As part of his American Rescue Plan, President Joe Biden extended $300 weekly unemployment benefits through September 6. Top officials in his administration confirmed on Thursday that he won’t be extending the benefits any further.

Treasury Secretary Janet Yellen and Labor Secretary Marty Walsh wrote a letter to the chairs of the House and Senate finance committees with an update on where unemployment benefits stand. They wrote that although the weekly benefits have been a “critical lifeline” for millions of unemployed Americans, a further extension of the benefits – which some Democrats have been pushing for – is off the table.

“The temporary $300 boost in benefits will expire on September 6th, as planned,” Yellen and Walsh wrote. “As President Biden has said, the boost was always intended to be temporary and it is appropriate for that benefit boost to expire.”

However, the officials noted that even as the economy is recovering from the pandemic and payrolls are being added to the labor market, unemployed people may still require financial assistance, and the Delta variant could bring economic setback, as well.
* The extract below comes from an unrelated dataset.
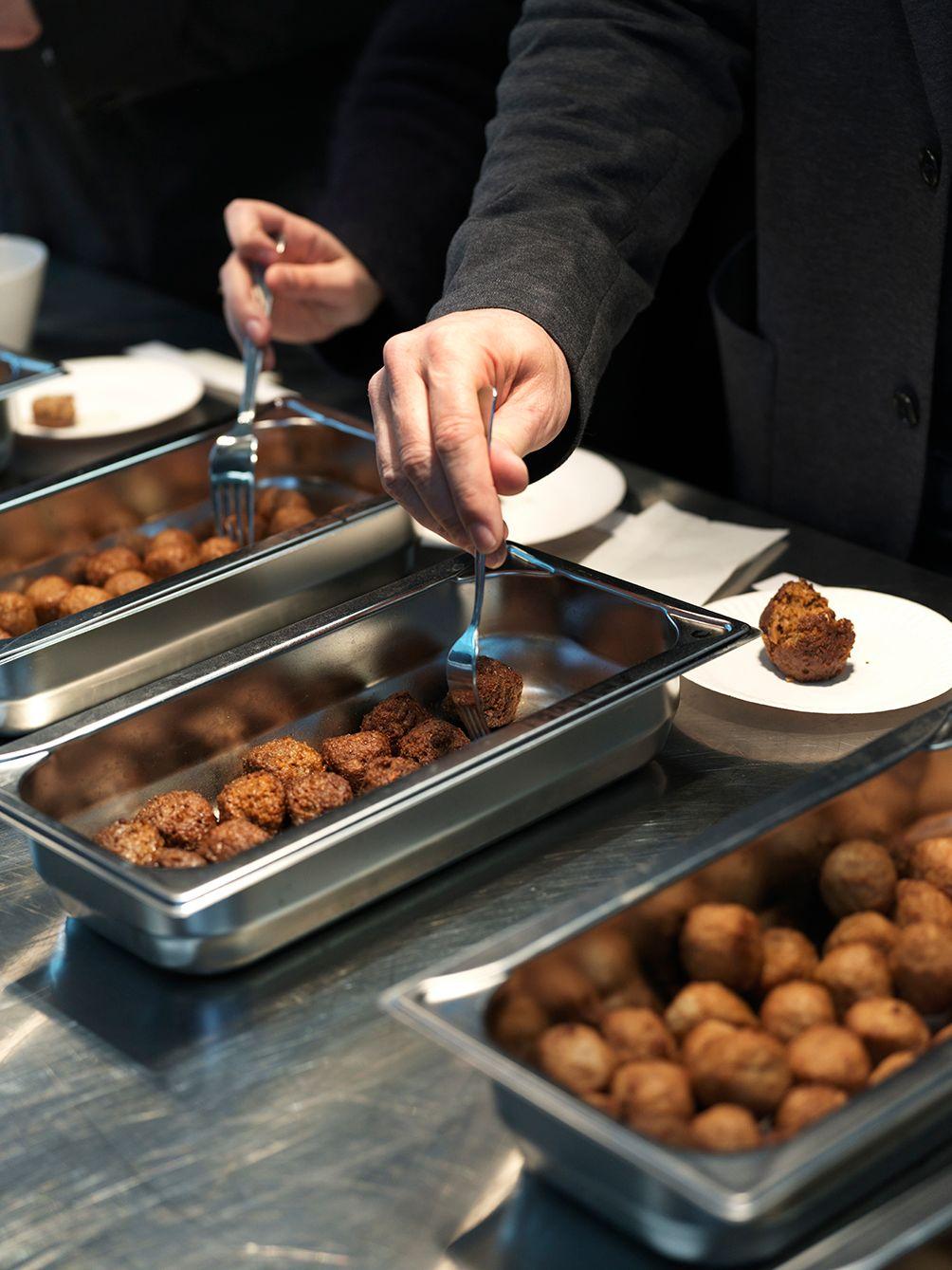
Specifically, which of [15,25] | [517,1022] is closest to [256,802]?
[517,1022]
That’s why they said the Labor and Treasury Departments will take the following steps to help those are unemployed:

  1. The Treasury is reaffirming that states can use what they received from the $350 billion in stimulus aid to provide additional support for unemployed people beyond the expiration of the benefits;
  2. Labor will communicate with states on how they can best use their “existing UI (unemployment insurance) infrastructure” to support state-funded benefits using stimulus funds;
  3. And Labor is announcing $47 million in new grants to support reemployment services for all Americans.

Yellen and Marsh also wrote the pandemic has exposed “serious problems” in the UI system that requires reform, which is why Biden is asking Congress to consider long-term reform of UI in Senate Democrats’ $3.5 trillion reconciliation bill.
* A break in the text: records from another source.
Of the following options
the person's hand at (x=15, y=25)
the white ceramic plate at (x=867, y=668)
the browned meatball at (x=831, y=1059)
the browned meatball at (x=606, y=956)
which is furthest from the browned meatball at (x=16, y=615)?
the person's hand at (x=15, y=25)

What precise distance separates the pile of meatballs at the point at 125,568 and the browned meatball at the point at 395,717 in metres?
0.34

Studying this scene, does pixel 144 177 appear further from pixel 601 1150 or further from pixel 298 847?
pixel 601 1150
“The President has already laid out his principles for such reform: he believes a 21st century UI system should prevent fraud, promote equitable access, ensure timeliness of benefits, provide adequate support to the unemployed, and automatically expand benefits in a recession,” they wrote.

After a weak April jobs report, 25 GOP-led states – and one governed by a Democrat, Louisiana – moved to end unemployment benefits early for their residents because they believed the benefits disincentivized work. According to an analysis from the left-leaning People’s Policy Project, over 20 million Americans will lose their benefits when the September expiration rolls around.

Insider’s Joseph Zeballos-Roig and Juliana Kaplan reported that the Delta variant has people begging for more benefits, given that the variant could jeopardize the return to work. But even before Yellen and Walsh’s announcement, moderate Democrat Joe Manchin of West Virginia told Insider he would not support a further extension of the benefits in a reconciliation bill, suggesting a slim likelihood of it passing through Congress.

“I’m done with extensions,” he said. “The economy is coming back.”